A budding wicket keeper batsman, Paul had to wait a while for his opportunity to keep due to the presence of the peerless Terry Caine behind the timber, but when his chance came, he took some impressive diving catches to the East Leeds seamers of the 70s and 80s peaking in 1985 with a tally of 29 victims which brought him the Leeds League’s Featherstone Trophy for wicket keeping.
Only Terry Caine’s total of 523 victims betters Paul’s eventual haul of 349 catches and 72 stumpings.
As a batsman, Paul was able to play the long game, but was also capable of some violent driving, pulling and cutting; the 55 he made at home to Highbury in 1975 was a particularly thrilling example including 3 boundaries and 6 maximums in just 25 minutes.
Paul’s two centuries came in the same season, (1988) against the same opposition, (Farsley Celtic); the 104 he made batting at number three laid the foundation for the club’s highest team score of 430-9 at Throstle Nest in the first encounter whilst his second ton of 112* remains a record for a player coming in at number 6; eclipsing Jack Gahan’s 106* versus Colton in 1970.

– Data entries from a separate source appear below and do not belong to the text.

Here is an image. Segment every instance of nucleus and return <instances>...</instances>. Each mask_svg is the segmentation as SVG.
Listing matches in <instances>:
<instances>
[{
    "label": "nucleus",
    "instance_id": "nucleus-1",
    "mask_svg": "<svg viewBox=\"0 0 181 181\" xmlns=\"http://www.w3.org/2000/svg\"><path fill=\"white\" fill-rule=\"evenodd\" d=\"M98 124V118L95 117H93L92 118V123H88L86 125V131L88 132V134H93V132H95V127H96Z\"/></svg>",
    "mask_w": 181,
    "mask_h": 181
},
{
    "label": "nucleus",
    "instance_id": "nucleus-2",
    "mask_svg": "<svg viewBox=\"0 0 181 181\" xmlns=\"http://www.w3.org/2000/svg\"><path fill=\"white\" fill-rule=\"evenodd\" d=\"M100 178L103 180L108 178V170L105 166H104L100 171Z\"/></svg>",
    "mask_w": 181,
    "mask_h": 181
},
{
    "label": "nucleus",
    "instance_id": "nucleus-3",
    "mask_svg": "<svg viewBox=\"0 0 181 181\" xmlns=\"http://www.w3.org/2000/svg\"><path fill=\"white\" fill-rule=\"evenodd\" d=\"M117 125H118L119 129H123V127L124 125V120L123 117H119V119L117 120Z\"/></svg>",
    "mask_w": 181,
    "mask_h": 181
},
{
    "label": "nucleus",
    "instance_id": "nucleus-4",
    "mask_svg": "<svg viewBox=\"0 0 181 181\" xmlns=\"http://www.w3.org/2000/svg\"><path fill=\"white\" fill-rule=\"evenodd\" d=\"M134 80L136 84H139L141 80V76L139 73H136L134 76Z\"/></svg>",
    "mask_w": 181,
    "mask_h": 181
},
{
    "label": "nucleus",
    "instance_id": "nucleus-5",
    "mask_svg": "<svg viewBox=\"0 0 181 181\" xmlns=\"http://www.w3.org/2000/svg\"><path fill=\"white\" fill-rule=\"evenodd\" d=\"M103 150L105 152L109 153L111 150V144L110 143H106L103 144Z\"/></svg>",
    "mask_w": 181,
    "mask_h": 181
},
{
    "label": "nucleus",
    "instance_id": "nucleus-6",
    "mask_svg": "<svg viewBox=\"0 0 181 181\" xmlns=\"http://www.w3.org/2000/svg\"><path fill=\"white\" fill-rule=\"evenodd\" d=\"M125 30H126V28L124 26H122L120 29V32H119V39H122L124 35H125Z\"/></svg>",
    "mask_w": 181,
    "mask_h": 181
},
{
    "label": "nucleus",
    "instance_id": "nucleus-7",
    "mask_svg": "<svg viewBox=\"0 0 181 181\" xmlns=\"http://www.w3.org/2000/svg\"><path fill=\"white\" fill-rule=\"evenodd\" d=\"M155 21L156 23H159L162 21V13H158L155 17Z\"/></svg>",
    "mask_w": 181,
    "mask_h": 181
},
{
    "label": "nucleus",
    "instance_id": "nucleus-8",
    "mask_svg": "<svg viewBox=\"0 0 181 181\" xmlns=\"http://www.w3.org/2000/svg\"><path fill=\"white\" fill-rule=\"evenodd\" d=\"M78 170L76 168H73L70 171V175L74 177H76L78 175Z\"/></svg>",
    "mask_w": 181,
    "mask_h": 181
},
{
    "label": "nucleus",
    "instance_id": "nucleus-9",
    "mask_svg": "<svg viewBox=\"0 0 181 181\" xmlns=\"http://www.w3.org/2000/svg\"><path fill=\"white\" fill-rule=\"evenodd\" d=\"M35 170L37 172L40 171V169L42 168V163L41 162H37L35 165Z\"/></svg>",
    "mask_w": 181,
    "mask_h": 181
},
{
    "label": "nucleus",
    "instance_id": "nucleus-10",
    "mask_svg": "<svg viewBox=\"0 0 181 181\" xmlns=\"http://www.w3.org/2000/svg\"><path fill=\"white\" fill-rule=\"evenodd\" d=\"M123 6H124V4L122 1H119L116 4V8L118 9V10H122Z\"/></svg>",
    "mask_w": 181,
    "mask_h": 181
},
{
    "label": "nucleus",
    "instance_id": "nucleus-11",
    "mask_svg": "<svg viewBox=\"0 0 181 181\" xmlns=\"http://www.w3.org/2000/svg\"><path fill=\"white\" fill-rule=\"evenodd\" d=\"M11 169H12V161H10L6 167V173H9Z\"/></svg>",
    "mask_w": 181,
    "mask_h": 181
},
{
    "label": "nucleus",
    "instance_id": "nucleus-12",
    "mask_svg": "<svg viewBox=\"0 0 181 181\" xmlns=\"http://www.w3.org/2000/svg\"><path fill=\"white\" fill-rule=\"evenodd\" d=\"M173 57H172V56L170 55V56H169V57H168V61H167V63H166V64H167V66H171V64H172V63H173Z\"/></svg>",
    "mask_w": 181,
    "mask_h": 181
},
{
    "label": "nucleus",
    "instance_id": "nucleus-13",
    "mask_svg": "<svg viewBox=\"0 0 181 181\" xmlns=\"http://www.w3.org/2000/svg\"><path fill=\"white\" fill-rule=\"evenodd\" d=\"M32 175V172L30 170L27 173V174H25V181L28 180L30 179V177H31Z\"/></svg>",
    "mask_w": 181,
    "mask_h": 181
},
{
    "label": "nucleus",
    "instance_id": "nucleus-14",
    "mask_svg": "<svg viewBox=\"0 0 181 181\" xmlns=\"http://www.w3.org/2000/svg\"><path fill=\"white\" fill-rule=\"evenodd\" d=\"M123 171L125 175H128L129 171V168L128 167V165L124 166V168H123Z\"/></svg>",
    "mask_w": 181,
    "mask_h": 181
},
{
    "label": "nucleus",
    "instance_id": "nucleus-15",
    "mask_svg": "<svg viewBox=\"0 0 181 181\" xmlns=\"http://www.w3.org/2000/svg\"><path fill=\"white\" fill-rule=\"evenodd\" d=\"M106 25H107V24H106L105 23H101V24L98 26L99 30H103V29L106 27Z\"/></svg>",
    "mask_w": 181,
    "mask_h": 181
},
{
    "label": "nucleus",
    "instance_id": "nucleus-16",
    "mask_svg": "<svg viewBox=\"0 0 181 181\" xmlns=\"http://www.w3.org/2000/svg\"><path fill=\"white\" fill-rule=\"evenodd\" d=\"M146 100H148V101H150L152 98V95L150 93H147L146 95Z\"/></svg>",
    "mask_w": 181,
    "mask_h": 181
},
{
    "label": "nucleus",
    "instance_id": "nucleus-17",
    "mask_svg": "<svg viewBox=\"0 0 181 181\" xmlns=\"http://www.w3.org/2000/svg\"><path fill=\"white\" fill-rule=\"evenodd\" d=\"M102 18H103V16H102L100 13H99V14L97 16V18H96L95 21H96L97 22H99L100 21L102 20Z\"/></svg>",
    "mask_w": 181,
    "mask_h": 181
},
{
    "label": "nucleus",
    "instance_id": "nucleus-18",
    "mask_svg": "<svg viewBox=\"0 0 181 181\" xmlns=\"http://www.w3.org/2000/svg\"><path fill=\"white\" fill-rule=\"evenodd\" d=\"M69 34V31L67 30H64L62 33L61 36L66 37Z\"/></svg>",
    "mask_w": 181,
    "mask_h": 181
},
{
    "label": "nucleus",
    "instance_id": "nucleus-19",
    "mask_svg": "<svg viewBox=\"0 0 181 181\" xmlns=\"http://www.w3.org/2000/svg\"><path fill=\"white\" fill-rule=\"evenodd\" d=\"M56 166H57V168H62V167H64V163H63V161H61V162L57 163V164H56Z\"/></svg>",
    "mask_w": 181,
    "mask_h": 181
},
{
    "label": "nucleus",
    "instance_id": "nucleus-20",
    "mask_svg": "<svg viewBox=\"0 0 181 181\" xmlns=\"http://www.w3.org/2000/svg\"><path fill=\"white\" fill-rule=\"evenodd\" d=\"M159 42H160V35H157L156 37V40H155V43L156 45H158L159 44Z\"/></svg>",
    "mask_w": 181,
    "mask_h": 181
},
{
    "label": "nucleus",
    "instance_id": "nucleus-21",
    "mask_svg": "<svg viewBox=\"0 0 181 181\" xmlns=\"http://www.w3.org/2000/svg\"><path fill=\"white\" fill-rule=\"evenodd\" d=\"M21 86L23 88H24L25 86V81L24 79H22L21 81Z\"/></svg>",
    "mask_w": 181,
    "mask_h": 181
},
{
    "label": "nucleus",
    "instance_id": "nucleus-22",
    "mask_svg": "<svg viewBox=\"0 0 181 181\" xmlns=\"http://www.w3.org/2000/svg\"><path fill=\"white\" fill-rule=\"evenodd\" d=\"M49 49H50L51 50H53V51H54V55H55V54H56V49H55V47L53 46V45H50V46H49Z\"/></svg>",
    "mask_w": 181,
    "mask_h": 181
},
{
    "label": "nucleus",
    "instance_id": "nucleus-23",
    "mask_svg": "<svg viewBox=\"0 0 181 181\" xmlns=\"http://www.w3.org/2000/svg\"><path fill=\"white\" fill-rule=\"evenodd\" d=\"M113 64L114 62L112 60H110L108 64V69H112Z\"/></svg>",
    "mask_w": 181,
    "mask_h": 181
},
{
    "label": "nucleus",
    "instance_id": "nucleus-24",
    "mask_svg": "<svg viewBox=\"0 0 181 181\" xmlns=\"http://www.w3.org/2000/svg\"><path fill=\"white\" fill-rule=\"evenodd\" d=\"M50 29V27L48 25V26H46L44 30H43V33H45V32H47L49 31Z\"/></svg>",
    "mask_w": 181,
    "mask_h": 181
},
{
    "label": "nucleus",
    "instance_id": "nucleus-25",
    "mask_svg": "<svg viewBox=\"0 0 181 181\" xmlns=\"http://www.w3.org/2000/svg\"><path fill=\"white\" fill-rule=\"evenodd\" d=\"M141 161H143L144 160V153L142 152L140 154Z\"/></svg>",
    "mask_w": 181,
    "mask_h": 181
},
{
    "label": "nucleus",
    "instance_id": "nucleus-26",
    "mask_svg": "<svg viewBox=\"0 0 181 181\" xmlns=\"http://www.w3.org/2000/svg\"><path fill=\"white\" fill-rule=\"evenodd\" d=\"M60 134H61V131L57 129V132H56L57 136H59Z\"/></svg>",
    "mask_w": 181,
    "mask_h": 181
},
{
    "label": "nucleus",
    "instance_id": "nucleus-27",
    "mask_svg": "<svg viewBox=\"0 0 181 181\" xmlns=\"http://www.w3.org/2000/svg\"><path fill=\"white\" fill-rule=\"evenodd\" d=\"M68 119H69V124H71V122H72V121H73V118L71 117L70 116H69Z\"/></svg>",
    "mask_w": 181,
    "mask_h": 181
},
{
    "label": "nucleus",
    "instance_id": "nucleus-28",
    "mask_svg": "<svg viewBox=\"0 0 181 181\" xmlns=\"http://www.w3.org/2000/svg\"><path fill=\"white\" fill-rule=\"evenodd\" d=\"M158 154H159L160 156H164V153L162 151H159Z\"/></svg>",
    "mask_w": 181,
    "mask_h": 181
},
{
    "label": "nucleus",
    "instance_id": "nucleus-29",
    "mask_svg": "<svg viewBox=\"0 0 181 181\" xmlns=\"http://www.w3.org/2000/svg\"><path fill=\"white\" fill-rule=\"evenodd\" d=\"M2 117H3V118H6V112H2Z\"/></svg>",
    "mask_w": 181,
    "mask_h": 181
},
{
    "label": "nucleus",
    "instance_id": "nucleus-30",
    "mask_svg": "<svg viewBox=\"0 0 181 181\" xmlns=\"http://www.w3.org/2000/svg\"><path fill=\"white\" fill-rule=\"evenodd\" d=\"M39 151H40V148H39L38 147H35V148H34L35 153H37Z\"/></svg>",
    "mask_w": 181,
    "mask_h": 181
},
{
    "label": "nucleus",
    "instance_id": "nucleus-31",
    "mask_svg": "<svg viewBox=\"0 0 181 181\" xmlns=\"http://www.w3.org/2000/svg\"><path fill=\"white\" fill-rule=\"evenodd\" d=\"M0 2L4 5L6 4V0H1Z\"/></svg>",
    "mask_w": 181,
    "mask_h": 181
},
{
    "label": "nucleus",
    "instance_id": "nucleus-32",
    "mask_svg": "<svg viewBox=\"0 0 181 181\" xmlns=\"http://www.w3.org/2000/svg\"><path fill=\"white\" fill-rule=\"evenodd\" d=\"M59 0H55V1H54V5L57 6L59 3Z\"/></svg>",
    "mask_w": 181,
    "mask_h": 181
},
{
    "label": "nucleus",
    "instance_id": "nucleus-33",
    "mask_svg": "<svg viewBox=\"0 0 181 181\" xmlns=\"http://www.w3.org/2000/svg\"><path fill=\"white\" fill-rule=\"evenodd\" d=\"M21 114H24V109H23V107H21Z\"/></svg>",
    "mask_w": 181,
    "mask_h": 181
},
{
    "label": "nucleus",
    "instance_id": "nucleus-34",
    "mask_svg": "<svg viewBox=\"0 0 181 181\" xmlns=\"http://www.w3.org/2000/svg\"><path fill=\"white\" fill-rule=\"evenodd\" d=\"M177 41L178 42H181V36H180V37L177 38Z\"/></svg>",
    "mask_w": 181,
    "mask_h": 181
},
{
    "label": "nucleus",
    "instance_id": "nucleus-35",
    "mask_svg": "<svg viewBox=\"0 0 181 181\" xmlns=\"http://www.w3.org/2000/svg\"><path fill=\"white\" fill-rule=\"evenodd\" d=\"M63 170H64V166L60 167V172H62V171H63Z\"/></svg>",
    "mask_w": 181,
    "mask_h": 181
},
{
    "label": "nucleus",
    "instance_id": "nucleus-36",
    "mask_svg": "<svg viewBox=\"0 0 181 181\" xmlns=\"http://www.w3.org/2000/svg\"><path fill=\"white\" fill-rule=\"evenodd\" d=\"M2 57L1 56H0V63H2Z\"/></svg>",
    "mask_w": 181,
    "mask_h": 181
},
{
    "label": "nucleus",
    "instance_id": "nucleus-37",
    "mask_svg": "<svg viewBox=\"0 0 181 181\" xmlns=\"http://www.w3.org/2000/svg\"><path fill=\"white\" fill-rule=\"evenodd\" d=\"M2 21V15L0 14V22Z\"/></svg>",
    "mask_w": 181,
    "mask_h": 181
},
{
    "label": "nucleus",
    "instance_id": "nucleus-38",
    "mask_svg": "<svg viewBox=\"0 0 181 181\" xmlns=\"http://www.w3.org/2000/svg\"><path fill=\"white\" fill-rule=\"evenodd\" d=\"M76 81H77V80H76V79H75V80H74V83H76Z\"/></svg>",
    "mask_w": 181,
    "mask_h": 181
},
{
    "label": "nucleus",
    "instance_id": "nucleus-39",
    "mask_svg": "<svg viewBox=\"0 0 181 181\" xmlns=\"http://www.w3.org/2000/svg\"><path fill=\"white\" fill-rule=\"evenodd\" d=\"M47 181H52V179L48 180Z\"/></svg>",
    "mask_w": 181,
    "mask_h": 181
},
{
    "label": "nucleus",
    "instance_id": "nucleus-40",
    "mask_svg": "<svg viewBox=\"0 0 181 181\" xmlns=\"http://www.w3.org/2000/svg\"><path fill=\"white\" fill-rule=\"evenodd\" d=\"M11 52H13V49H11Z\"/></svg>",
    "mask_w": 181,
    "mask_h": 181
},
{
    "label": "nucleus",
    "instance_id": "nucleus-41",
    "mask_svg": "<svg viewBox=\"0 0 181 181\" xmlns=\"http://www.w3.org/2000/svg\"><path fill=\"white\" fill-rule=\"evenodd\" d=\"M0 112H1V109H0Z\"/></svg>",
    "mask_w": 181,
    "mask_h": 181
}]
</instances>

During his East Leeds career, Paul made 6,762 runs at an average of 18.13 with 18 fifties and 2 hundreds; placing him 8th in the table of the club’s run-scorers.
As a youth, Paul’s agility and light footedness was remarkable for a big man, but as the years passed he became more adept at anticipating the arc of the ball thereby reducing the need to dive. A man of few words, Paul’s non-verbal communications were enough for any wayward bowler to know exactly where they stood; a baleful glare, accompanied by a violent expulsion of phlegm was able to convey so much more than words.
Paul worked hard around the ground and was responsible for the construction of the players’ balcony which affords a splendid view of play; perhaps we need to spare a thought for Paul the next time we take advantage of the best seat in the house.
Whilst the club had experienced little contact with Paul in recent times, his legacy is clear and his passing earlier this year from cancer came as something of a shock.
Our thoughts go out to Anne, Emma and Ryan; RIP Clarkey.